--- Text section ---

Securities and Exchange Commission
Division of Corporation Finance
100 F Street NE, Mail Stop 4546
Washington, DC 20549
 
Attention: Asia Timmons-Pierce
Staff Attorney

  Re: Joymain International Development Group Inc.
    Registration Statement on Form S-1
    Filed February 11, 2015
    File No. 333-202010

Dear Ms. Timmons-Pierce:

This letter is provided in response to your letter dated March 2, 2015 regarding the above-referenced filing of Joymain International Development Group Inc. (the “Company”). The Company’s responses are set forth below to the items noted by the staff in your letter. Please note that for the convenience of the reader, the words “we”, “us”, “our” and similar terms used in the responses below refer to the Company.

General
  1.

We note that you filed a Form S-1 (File No. 333-197508) on July 18, 2014, which was declared effective on August 1, 2014. We also note that the offering expired on November 28, 2014. Please remove from registration by means of a post-effective amendment any unsold securities that were registered on the Form S-1 (File No. 333-197508).

     
 

Response: Pursuant to your comment, we have filed a post-effective amendment to remove from registration any unsold securities upon the termination of the offering pursuant to the Form S-1 (File No. 333-197508) on March 17, 2015.

 

Selling Securities Holders, page 25

  2.

Please disclose any position, office or other material relationship that any selling security holder has had within the past three years with you or any of your predecessors or affiliates. Refer to Item 507 of Regulation S-K.

     
 

Response: Pursuant to your comment, we have included a disclosure that none of the Selling Stockholders has had any position, office or other material relationship with us or any of our predecessors or affiliates within the past three years in Footnote 1 to Selling Stockholder Table on page 73 of the filing.


130 WEST 42ND STREET, TENTH FLOOR • NEW YORK, NY 10036 • T: (917) 512-0827 • F: 212.202.6380 • WWW.HTWLAW.COM



HUNTER TAUBMAN WEISS LLP
NEW YORK • WASHINGTON, DC • MIAMI

Undertakings, page 113

  3.

---

▶ _Directions_
1. Using the response letter, explain in one to three sentences why the Company filed a post-effective amendment for File No. 333-197508.
2. Carry the response letter to the SEC forward from its last line, the third item under the undertakings heading.

--- Stored data ---

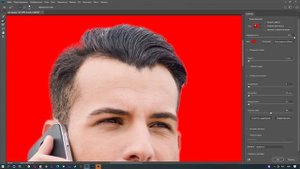 КАК ВЫРЕЗАТЬ ОБЪЕКТЫ В ФОТОШОПЕ/ ОБТРАВКА ОБЪЕКТОВ В ФОТОШОПЕ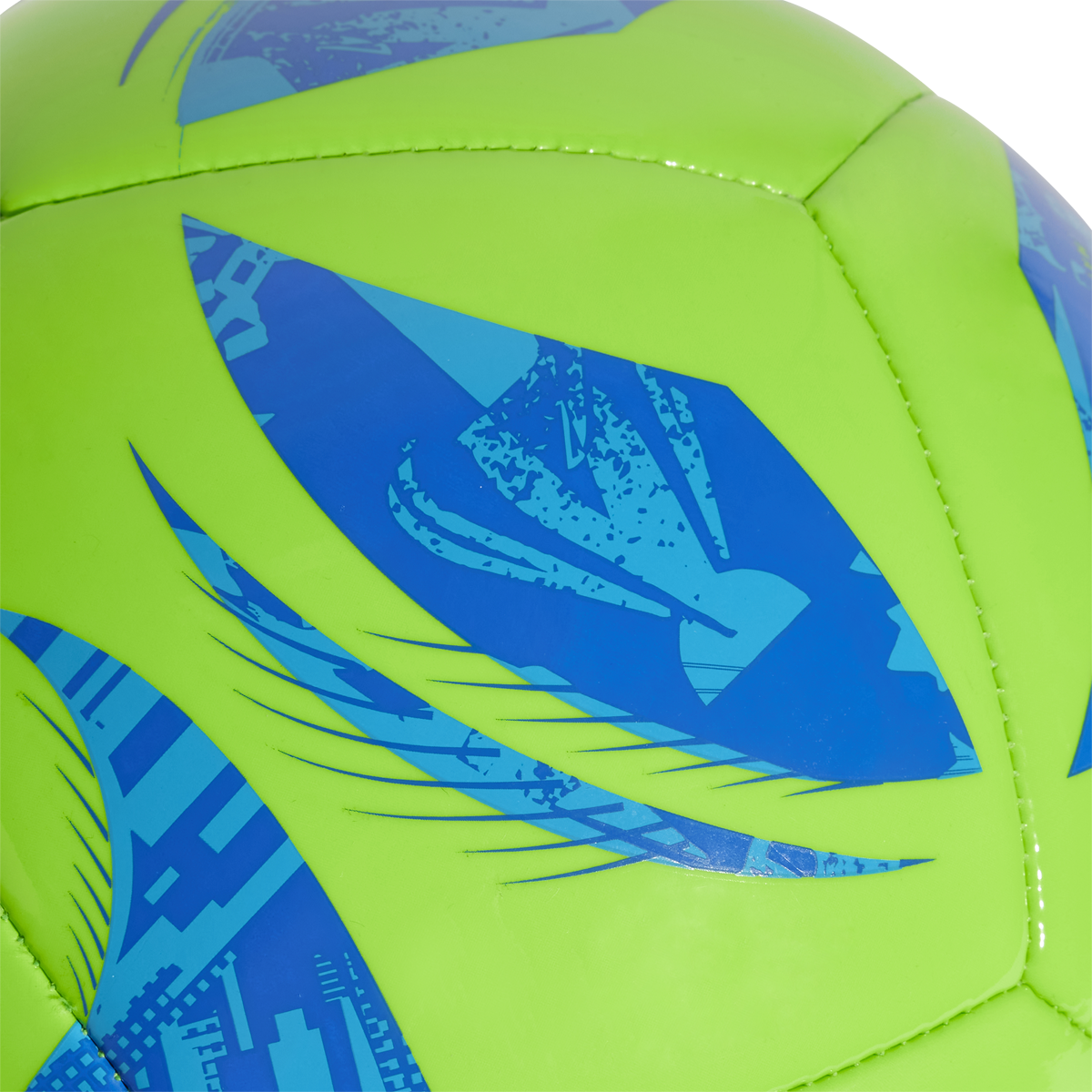 MLS Club Ball alternate view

---

▶ _Task-by-task results_
1. The staff noted that the earlier Form S-1 (File No. 333-197508) was declared effective on August 1, 2014 and that its offering expired on November 28, 2014. The staff asked the Company to remove any unsold securities from registration by a post-effective amendment. The Company filed the amendment in response to that comment.

2.
Pursuant to your comment, we have revised undertakings on page 102 of the filing as follows:

     The undersigned registrant hereby undertakes to:

     (1) File, during any period in which offers or sales are being made, a post-effective amendment to this registration statement to:

          (i) Include any prospectus required by Section 10(a)(3) of the Securities Act of 1933, as amended (the "Securities Act");

          (ii) Reflect in the prospectus any facts or events which, individually or together, represent a fundamental change in the information in the registration statement. Notwithstanding the foregoing, any increase or decrease in volume of securities offered (if the total dollar value of the securities offered would not exceed that which was registered) and any deviation from the low or high end of the estimated maximum offering range may be reflected in the form of a prospectus filed with the Commission pursuant to Rule 424(b) under the Securities Act if, in the aggregate, the changes in volume and price represent no more than a 20% change in the maximum aggregate offering price set forth in the "Calculation of Registration Fee" table in the effective registration statement, and

          (iii) Include any additional or changed material information on the plan of distribution.

     (2) For determining liability under the Securities Act, treat each post-effective amendment as a new registration statement of the securities offered, and the offering of the securities at that time to be the initial bona fide offering.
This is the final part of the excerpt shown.